* **Problem description**
Please repeat exactly the lines from the one containing "THE BEATLES BIG" to the end of the entries below, both included, and omit all pictures.
Input records: Begin
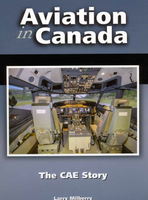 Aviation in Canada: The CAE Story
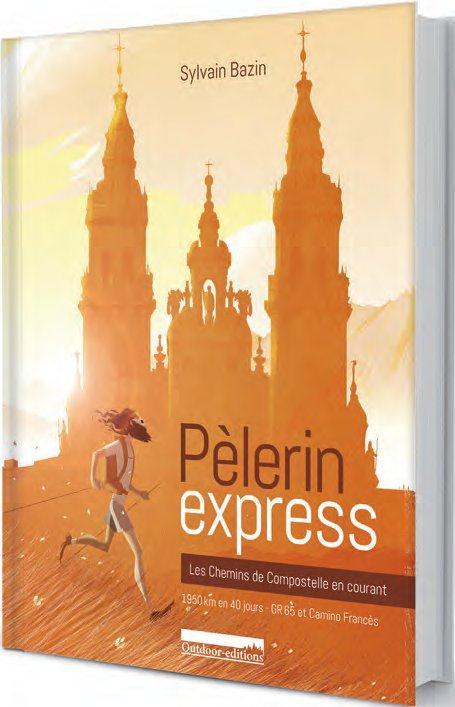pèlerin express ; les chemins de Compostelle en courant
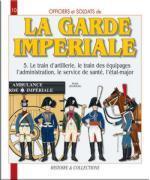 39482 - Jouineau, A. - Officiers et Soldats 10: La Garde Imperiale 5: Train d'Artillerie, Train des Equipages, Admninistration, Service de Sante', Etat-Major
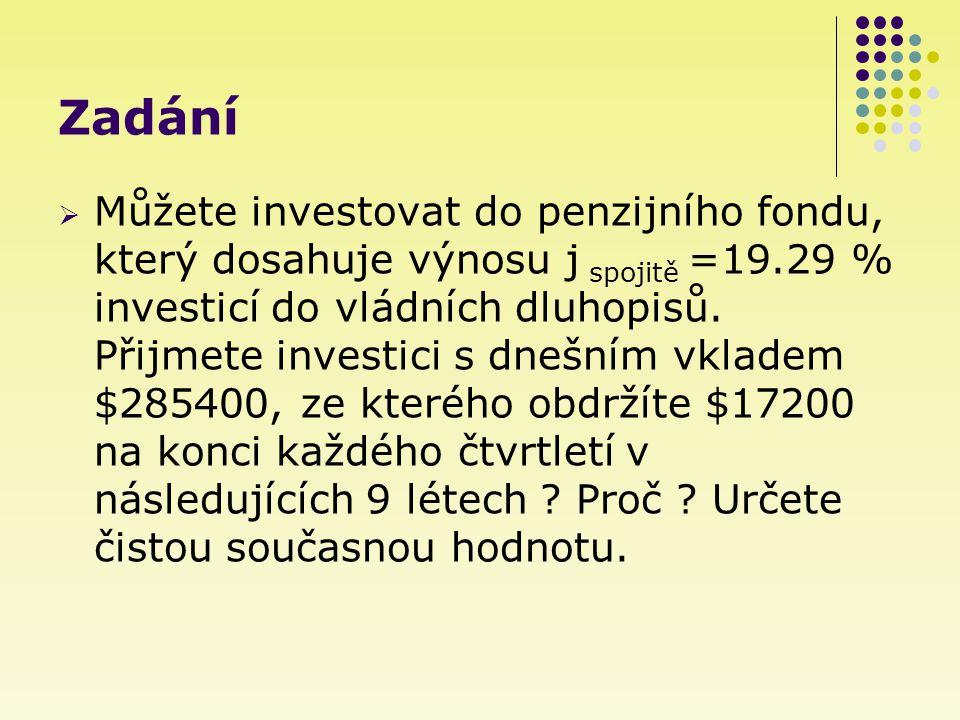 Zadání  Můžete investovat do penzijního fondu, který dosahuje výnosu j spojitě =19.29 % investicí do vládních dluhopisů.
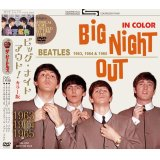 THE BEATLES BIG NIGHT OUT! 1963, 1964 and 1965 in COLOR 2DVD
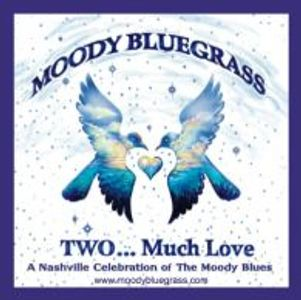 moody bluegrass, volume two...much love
Input records: End
* **Expected answer**
 THE BEATLES BIG NIGHT OUT! 1963, 1964 and 1965 in COLOR 2DVD
 moody bluegrass, volume two...much love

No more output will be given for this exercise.